Weather over north-west India, strategically crucial from the viewpoint of the health of the standing rabi crop and its prospects, is undergoing a critical transition from winter (spring) to summer.
This is the one of the most testing times to read weather and the need for accurate forecasts, especially with regard to fluctuations in temperature, cannot be gainsaid, says Dr Akhilesh Gupta, leading operational forecaster and Adviser to the Department of Science and Technology.
The 2009-10 winter has been one of the best with adequate rainfall and low temperatures which have stood the rabi wheat crop in great stead, Dr Gupta told Business Line.
Given this context, it is not outlandish to expect a bumper crop this year, but with a caveat. And this has reference to only the uptrend in temperature during the most vulnerable period, as emerges now, when the crop is reaching maturity.
The situation is made trickier by the fact that the harvest festival of ‘Holi' falls on March 1 this year, much earlier than usual. Normally, ‘Holi' falls in late March to coincide with the time around which harvesting operations begin.
But this time round, farmers would need to wait almost a month post-Holi for harvesting to begin. By then, the temperature regime would have made a decisive turn to inch up marking the turn from spring to summer, Dr Gupta said.
The maximum temperature is expected to start looking up as early as from this Friday February 26. A rise in maximum temperature is often mistaken to mean the advent of summer.

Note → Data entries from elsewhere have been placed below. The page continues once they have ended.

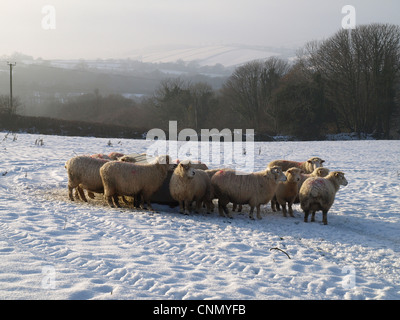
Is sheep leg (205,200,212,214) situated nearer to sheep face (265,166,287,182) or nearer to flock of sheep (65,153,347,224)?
flock of sheep (65,153,347,224)

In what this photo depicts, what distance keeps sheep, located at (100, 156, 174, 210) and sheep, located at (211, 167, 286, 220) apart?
5.75ft

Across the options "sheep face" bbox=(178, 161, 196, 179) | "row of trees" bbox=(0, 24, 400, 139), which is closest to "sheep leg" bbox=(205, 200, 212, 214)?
"sheep face" bbox=(178, 161, 196, 179)

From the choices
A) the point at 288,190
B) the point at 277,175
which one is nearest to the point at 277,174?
the point at 277,175

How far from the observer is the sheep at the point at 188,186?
420 inches

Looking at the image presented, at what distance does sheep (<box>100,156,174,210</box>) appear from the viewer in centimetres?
1091

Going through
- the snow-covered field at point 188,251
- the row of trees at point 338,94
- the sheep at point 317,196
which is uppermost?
the row of trees at point 338,94

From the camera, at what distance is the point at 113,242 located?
7.64m

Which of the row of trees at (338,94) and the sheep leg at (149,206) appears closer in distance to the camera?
the sheep leg at (149,206)

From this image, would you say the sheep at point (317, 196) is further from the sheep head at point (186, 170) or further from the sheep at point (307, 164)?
the sheep head at point (186, 170)

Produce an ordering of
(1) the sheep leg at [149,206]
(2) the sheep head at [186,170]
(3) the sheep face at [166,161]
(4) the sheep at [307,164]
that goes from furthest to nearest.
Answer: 1. (4) the sheep at [307,164]
2. (3) the sheep face at [166,161]
3. (1) the sheep leg at [149,206]
4. (2) the sheep head at [186,170]

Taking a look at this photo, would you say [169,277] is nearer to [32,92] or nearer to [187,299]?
[187,299]

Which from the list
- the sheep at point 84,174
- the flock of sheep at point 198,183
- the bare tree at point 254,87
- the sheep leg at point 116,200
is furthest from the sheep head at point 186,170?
the bare tree at point 254,87
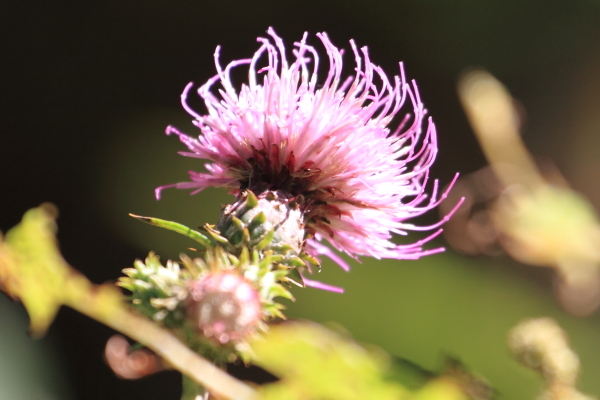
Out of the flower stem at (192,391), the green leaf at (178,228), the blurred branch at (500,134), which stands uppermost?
the blurred branch at (500,134)

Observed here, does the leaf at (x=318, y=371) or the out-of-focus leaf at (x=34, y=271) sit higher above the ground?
the leaf at (x=318, y=371)

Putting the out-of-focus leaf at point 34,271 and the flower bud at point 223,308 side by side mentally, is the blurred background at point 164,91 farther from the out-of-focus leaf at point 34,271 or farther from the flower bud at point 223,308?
the out-of-focus leaf at point 34,271

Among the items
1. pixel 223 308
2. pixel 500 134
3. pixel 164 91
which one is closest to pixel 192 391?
pixel 223 308

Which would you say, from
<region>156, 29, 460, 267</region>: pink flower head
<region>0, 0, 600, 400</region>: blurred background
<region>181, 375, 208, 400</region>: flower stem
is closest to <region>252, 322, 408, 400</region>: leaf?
<region>181, 375, 208, 400</region>: flower stem

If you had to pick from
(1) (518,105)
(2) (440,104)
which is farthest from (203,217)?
(1) (518,105)

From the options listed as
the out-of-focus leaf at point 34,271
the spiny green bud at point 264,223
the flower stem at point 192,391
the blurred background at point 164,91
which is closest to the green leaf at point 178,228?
the spiny green bud at point 264,223

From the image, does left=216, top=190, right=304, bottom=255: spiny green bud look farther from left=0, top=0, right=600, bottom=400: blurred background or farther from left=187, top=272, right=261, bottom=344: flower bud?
left=0, top=0, right=600, bottom=400: blurred background

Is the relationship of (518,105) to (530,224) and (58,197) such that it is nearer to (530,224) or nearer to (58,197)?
(530,224)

The transition to summer is complete only when the minimum temperatures too starts rising, which would be around March 1 this season, the day of Holi, Dr Gupta said. This would leave the crop to the mercy of the elements for at least a month.
The maximum temperature level over the plains of northwest India is currently in the range of 27-28 deg Celsius. The upper threshold limit is 30-35 deg Celsius beyond which the mercury would have a debilitating impact on the crop.
Only western disturbances, one of which is currently holding sway, can help moderate the climes in the north and northwest. But forecasts indicate no big system arriving into the northwest until March 1 to bring along cloudiness and rains. Some weak systems are expected to check in during this phase but their influence would be limited to within the hilly regions of the northwest – that is western Himalayas.
While a western disturbance is currently in the final stages of its activity over the western Himalayas, a fresh one is approaching and will start impacting the region from Wednesday, India Meteorological Department (IMD) said.
Minimum temperatures are above normal by 2-5 deg Celsius over parts of Madhya Pradesh, Rajasthan, Gujarat, Haryana, Punjab, north Karnataka and Andhra Pradesh.
Maximum temperatures too are above normal over south Maharashtra, Andhra Pradesh, Orissa, Madhya Pradesh, Chhattisgarh, Gujarat, Rajasthan, Haryana, Himachal Pradesh, Jammu and Kashmir and the north eastern States.
Isolated rain or snow has been forecast over Jammu and Kashmir during next two days and may increase thereafter. Isolated to scattered rain or snow is also likely over Himachal Pradesh from Thursday and over Uttarakhand from Friday.
Isolated light rain or thundershowers is likely over Haryana and west Uttar Pradesh during the next 24 hours. Isolated to scattered rain or thundershowers would occur over the north eastern States also.